The simple fact is that the majority of citizens don't want online drug dealing to be legal, so it isn't legal.

Last I saw, several US states were legalising marijuana sales. It seems that attitudes are shifting.

Your statement is also simplistic: a majority of citizens don't care one way or the other about catching undersized lobsters, yet it's illegal. Trademark infringement is another such law. Then there are laws that the public kind've want but the people in power don't, so they don't get made (eg protection for whistleblowers). The simplest counterexample is tax law.
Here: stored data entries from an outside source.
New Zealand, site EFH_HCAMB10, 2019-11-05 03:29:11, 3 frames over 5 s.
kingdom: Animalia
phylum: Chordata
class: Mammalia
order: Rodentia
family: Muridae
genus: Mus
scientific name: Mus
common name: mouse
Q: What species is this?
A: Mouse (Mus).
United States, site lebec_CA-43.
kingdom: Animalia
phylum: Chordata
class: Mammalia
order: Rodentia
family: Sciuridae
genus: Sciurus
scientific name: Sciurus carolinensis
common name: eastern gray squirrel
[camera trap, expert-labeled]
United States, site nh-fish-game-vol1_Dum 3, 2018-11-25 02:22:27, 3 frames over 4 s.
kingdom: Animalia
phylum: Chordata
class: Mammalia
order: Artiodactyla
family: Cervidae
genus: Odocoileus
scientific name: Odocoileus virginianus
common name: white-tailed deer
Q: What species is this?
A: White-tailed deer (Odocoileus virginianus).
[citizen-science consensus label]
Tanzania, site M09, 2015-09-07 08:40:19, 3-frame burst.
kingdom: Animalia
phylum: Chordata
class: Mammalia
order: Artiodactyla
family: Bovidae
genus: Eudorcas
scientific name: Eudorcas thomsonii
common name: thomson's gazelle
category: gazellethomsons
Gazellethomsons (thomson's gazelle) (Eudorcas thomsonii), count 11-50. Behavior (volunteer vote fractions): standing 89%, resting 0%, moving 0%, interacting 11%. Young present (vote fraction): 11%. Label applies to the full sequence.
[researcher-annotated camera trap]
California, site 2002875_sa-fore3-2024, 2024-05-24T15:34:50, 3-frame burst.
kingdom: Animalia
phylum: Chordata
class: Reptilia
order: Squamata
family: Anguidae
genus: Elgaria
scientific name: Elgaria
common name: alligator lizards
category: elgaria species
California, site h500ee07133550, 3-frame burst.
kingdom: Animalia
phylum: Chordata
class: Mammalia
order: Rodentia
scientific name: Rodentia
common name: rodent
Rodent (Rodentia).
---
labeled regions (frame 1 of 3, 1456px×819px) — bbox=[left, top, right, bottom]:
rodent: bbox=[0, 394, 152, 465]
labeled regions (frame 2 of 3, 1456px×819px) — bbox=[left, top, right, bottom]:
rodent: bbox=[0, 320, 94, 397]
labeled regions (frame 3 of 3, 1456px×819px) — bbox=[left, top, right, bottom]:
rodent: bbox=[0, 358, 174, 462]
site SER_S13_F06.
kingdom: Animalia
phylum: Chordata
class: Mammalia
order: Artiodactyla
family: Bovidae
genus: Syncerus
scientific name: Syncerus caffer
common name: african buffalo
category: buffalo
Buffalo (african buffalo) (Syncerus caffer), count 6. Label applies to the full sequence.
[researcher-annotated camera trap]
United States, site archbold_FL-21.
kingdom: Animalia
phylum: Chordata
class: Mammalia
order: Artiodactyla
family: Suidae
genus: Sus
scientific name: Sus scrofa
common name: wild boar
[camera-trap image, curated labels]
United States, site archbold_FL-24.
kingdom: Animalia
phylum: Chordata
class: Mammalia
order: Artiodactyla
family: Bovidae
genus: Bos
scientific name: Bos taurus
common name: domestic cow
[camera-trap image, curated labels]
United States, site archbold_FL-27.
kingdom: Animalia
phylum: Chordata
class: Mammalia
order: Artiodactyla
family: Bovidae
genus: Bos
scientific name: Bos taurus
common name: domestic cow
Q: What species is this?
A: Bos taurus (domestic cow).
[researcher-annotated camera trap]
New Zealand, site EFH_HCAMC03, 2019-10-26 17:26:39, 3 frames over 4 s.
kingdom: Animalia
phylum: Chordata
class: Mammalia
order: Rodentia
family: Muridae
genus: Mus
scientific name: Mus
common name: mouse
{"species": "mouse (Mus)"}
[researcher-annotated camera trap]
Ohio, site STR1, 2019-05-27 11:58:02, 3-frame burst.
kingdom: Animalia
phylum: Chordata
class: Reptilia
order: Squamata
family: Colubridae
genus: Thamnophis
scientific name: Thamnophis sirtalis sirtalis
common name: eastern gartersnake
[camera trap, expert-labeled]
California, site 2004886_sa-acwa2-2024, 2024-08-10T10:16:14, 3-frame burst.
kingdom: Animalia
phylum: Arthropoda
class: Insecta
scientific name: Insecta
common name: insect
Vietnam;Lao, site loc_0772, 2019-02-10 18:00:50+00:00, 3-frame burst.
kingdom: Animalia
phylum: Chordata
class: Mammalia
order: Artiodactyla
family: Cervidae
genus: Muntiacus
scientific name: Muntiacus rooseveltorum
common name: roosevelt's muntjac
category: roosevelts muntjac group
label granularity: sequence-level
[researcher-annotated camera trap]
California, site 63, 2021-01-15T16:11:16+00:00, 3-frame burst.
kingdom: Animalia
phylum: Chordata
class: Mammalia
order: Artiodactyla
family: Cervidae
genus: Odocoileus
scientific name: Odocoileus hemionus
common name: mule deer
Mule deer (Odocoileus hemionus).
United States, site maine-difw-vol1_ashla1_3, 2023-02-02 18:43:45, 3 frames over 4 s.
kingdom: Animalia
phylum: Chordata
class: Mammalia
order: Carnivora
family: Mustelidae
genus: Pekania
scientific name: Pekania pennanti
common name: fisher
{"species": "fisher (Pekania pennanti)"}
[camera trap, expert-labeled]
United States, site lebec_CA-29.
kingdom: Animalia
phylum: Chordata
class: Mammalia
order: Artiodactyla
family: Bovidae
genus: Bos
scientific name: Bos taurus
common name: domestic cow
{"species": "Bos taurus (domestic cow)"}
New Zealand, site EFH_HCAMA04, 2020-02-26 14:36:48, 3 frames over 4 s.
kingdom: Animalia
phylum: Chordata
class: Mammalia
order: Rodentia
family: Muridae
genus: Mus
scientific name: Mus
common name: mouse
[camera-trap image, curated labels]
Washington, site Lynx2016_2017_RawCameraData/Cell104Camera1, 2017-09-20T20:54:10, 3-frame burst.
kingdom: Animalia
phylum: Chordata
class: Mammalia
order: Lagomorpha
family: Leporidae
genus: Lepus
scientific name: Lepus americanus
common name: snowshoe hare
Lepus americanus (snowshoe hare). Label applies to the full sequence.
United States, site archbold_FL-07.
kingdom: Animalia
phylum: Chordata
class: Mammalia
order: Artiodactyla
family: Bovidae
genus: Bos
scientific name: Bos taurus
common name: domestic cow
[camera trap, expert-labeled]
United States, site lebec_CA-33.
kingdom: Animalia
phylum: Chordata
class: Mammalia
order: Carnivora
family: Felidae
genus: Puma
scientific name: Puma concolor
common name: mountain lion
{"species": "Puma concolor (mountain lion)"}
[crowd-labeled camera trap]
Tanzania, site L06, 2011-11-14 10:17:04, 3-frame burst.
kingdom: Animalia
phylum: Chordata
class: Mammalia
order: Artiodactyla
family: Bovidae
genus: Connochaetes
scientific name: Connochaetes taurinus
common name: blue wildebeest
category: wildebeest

Taxes are incredibly unpopular, yet laws requiring taxes exist.

The genesis of laws is a lot more complex than magically popping in and out of existence with popular demand.

"If you think that drugs should be legal, convince your fellow citizens to vote to make them legal."

The burden of enlightening someone should never fall upon anyone but that someone. To argue that avoiding imprisonment isn't a burden would be the definition of sophism.

To claim that people who are actively hiding their identities, deny, destroy evidence, pass blame, abrogate responsibility - and make sometimes millions of dollars tax-free by doing so are just revolutionaries for the progression and advancement of our society is ... disingenuous at best.
No one has claimed they are 'just' revolutionaries. The founders of the US wanted to stop paying as much in tax. In the process they set up the most decentralized system of their time.
The level of taxation was not a central concern of the founders, nor was the US system any more decentralized than, say, the Holy Roman Empire.
States rights, separation of justice, executive, and legislative branch, equal senators per state, congress numbers by population, no central bank, right to bear arms, jury of your peers...

These are all decentralization of power. The Roman empire had an emperor.